• _WORK TO DO_
Reproduce the lines of the records below word for word, starting at the line that has "Having (423,59) |" and stopping after the line that has "5. the point at 339,107".

[Questions about scenes in images]
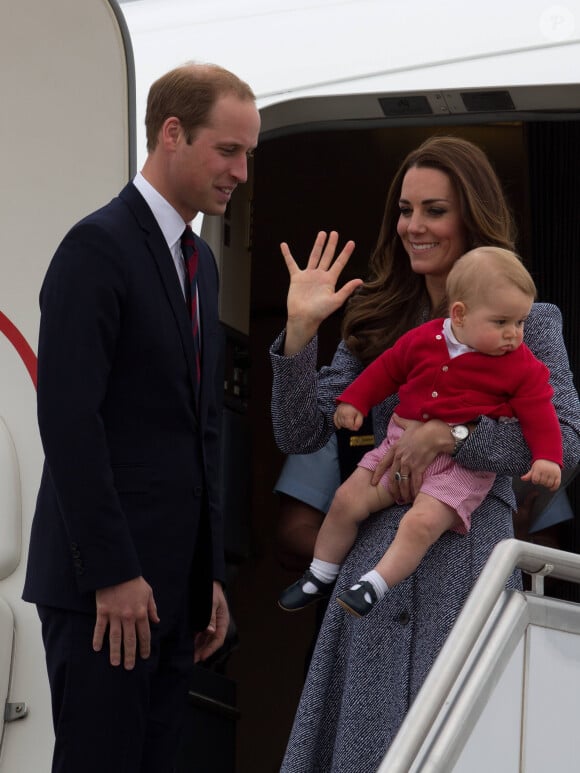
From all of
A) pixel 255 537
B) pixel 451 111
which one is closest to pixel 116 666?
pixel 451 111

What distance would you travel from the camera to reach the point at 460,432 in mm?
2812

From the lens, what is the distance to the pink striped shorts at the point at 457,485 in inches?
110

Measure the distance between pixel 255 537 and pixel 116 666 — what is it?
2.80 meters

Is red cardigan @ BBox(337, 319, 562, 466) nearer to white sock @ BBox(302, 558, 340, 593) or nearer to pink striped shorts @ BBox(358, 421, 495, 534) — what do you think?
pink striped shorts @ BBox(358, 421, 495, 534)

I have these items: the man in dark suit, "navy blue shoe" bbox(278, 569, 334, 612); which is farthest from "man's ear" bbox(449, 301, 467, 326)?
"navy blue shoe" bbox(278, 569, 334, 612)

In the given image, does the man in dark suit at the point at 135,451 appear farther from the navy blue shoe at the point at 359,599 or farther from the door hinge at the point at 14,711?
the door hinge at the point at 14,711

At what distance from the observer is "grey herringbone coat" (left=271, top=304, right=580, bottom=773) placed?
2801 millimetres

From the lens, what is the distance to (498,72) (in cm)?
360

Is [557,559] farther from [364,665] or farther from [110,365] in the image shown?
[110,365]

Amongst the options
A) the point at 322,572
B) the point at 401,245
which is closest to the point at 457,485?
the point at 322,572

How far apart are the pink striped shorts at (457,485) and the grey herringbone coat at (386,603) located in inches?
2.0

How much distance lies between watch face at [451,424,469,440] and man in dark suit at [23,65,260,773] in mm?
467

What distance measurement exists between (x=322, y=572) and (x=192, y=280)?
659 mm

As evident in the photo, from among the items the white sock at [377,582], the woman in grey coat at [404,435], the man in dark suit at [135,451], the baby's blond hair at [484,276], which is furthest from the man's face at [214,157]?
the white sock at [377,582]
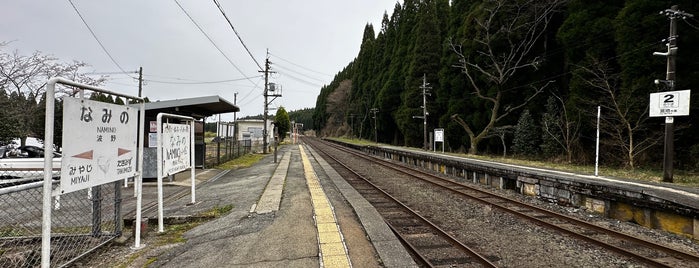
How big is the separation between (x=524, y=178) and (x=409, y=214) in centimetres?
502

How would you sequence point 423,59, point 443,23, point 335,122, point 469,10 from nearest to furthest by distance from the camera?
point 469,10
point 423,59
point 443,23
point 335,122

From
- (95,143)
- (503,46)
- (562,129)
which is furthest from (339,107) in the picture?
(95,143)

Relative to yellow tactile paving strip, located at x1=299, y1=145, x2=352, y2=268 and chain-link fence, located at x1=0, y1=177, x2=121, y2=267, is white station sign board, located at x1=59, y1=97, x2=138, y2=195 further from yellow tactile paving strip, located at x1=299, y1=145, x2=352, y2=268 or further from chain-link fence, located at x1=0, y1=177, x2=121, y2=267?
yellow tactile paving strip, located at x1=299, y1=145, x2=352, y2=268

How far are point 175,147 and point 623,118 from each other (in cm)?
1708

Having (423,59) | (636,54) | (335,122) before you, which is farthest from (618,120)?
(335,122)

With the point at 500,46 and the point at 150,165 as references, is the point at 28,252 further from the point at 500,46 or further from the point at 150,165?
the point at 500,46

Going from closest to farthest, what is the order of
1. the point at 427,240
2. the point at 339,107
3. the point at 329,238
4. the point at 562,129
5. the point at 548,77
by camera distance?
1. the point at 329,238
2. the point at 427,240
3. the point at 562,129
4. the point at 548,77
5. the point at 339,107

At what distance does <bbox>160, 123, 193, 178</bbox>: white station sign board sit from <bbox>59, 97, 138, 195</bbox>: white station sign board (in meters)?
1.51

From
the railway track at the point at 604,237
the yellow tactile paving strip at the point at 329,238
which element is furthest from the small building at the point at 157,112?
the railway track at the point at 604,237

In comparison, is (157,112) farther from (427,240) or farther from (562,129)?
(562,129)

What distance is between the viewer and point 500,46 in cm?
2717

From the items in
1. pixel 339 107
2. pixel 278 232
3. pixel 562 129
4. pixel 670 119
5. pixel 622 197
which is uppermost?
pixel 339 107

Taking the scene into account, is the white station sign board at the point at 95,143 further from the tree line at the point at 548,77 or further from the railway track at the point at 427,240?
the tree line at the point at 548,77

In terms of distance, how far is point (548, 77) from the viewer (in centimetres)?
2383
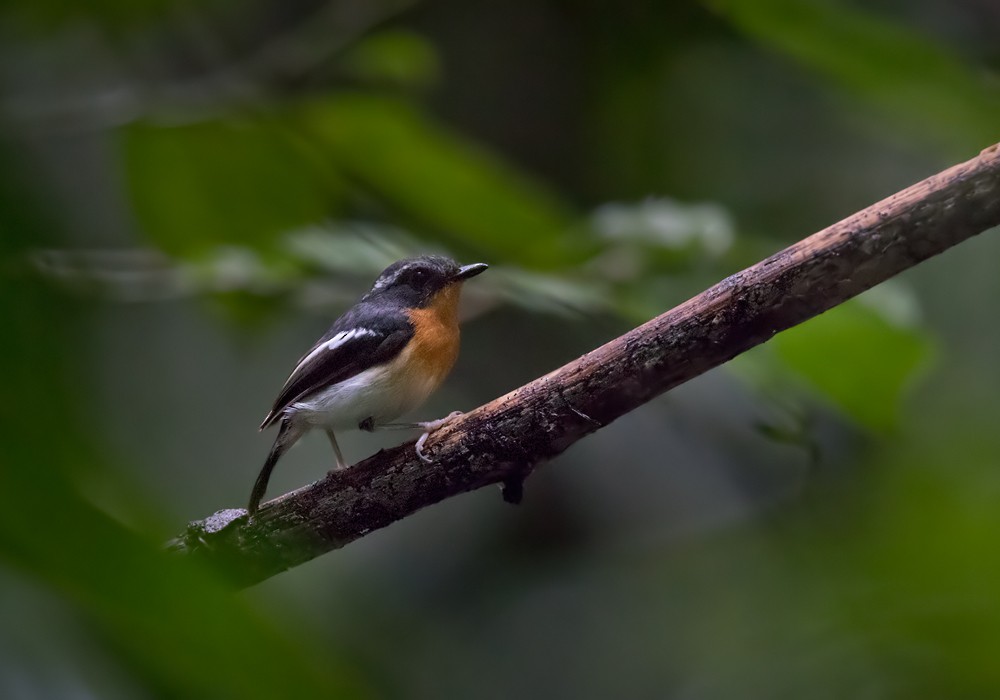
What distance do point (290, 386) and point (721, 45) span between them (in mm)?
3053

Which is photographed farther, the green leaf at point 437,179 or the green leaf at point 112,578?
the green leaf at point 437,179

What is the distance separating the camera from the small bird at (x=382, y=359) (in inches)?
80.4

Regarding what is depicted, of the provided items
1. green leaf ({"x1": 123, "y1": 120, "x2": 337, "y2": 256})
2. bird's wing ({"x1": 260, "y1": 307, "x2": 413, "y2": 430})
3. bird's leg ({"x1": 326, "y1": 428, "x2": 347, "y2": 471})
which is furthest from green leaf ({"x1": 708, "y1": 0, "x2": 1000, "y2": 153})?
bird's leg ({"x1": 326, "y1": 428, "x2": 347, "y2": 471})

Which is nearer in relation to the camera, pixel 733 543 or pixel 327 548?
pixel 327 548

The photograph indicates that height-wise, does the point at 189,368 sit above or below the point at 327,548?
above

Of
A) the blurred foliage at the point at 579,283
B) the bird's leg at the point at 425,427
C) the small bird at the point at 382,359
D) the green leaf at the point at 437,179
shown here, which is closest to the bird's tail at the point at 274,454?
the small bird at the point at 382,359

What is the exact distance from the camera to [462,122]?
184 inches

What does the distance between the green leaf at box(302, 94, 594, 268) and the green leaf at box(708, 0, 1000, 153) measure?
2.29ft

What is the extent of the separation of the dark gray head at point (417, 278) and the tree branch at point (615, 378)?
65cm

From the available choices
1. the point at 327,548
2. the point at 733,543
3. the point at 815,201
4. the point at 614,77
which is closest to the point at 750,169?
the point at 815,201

--

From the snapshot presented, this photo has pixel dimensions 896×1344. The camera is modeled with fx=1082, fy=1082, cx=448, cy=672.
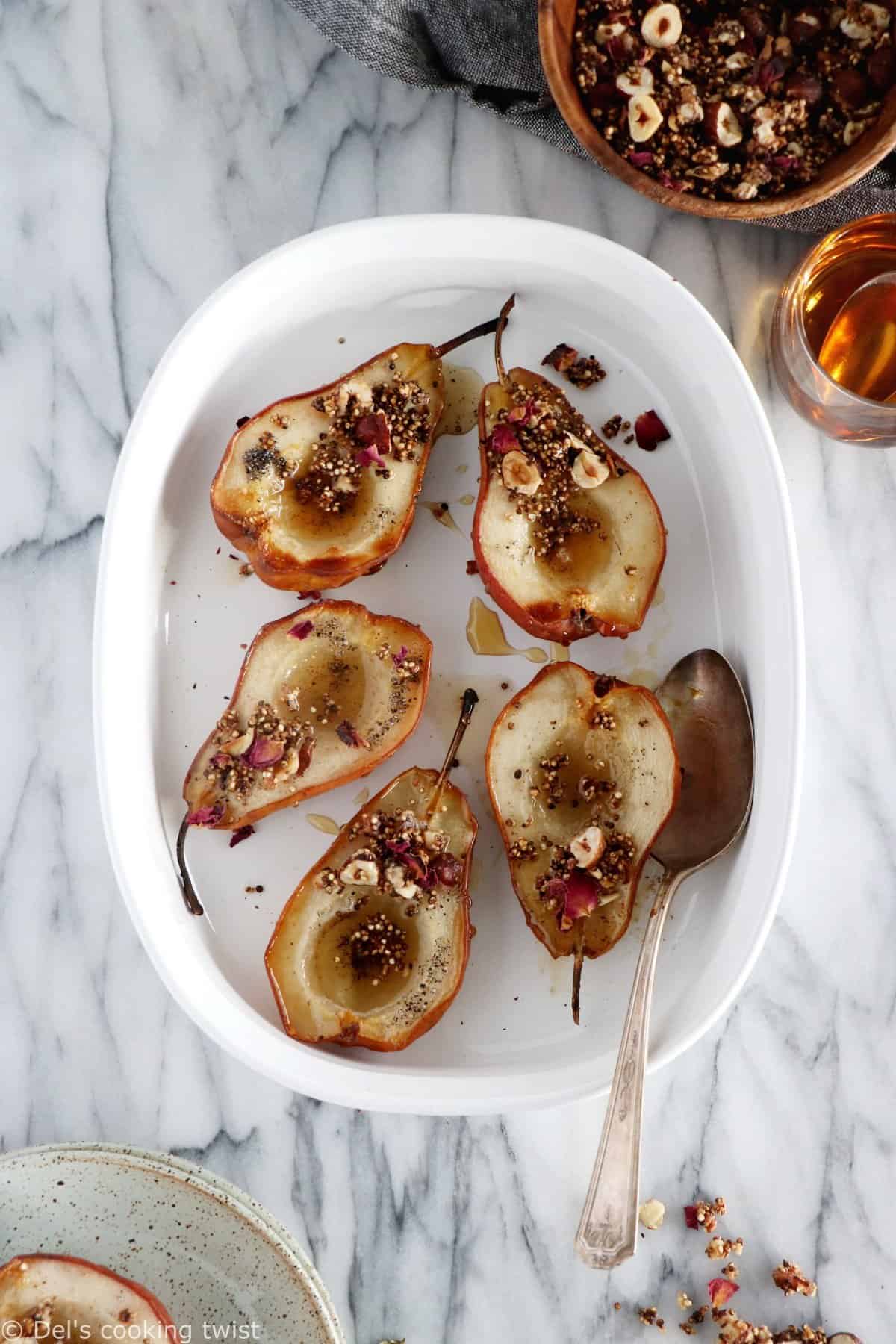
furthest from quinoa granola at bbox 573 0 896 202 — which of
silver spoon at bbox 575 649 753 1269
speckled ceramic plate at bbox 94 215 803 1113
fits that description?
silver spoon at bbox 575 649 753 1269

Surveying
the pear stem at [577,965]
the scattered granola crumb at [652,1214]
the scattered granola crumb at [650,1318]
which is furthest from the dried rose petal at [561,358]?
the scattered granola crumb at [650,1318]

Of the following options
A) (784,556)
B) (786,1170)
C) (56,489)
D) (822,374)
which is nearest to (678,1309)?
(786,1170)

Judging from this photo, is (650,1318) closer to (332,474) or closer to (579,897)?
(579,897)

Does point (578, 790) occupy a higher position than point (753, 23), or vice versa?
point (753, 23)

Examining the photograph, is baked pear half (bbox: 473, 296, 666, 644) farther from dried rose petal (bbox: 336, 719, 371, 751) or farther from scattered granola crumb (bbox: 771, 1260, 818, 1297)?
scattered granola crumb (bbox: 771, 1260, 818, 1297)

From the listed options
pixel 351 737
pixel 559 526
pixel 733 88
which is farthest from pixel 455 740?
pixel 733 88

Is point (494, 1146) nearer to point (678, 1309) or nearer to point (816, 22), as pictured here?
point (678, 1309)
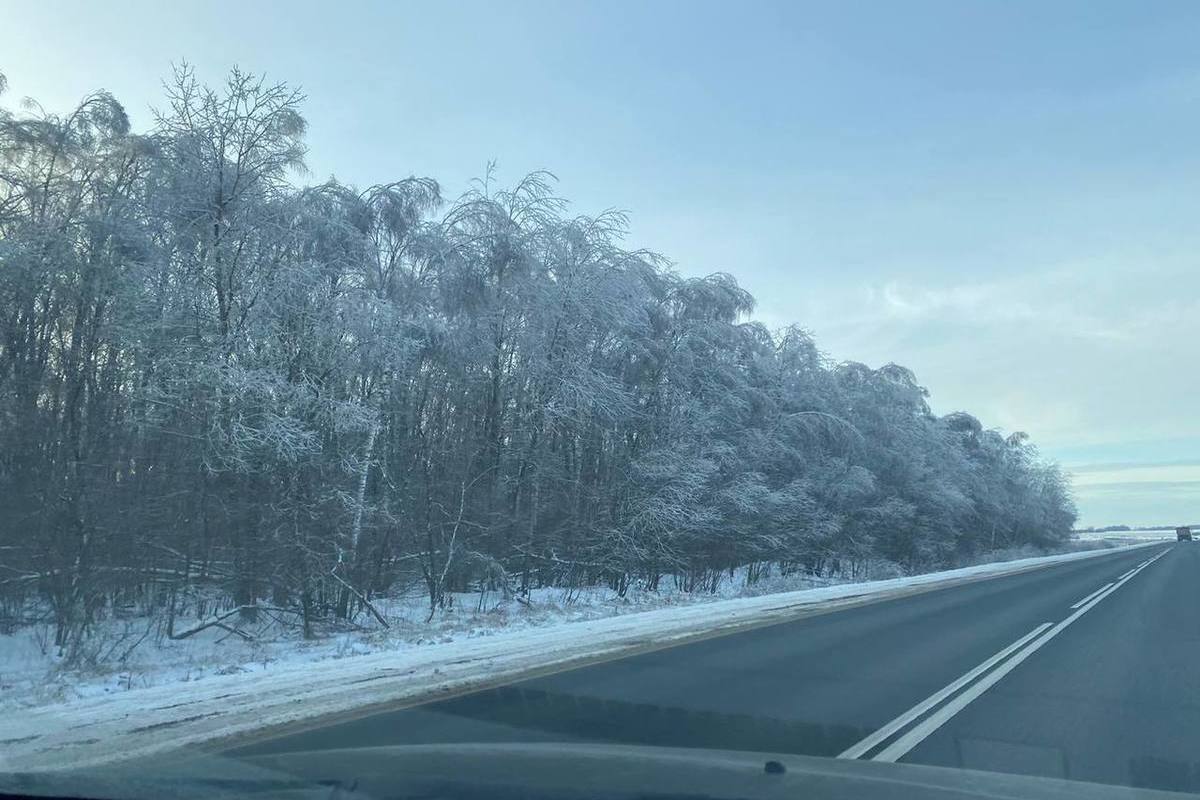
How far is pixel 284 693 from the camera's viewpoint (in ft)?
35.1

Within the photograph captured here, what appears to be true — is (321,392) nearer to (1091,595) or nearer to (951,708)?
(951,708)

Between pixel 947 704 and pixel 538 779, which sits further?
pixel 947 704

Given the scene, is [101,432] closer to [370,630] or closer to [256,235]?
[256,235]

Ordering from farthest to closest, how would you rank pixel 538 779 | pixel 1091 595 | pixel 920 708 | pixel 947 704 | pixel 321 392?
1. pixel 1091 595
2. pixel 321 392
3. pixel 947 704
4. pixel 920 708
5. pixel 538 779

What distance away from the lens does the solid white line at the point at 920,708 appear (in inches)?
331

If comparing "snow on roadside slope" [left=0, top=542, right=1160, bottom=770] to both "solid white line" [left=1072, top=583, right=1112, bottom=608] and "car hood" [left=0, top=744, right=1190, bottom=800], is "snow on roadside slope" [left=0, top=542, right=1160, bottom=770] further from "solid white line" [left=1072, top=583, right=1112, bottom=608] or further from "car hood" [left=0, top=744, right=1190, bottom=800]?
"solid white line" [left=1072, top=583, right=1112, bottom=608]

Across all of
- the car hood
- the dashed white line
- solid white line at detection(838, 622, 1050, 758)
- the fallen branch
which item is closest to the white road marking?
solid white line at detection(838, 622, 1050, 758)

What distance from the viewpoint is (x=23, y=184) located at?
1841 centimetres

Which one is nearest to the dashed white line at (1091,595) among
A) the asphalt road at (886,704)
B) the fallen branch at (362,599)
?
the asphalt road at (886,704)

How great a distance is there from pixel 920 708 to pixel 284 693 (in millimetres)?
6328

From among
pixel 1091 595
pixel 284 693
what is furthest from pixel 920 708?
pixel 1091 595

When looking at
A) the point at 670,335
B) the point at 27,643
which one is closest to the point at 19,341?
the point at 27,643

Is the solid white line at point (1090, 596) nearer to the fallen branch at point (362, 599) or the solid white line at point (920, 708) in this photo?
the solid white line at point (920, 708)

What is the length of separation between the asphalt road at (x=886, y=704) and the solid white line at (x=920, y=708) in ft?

• _RESULT OF THIS TASK_
Having (423,59) | (636,54) | (335,122) before you, which is farthest from (618,120)?
(335,122)

With the point at 500,46 and the point at 150,165 as references, is the point at 28,252 further from the point at 500,46 or further from the point at 150,165?
the point at 500,46

Going from closest to farthest, what is the order of
1. the point at 427,240
2. the point at 339,107
3. the point at 329,238
4. the point at 562,129
5. the point at 548,77
by camera distance?
1. the point at 329,238
2. the point at 427,240
3. the point at 562,129
4. the point at 548,77
5. the point at 339,107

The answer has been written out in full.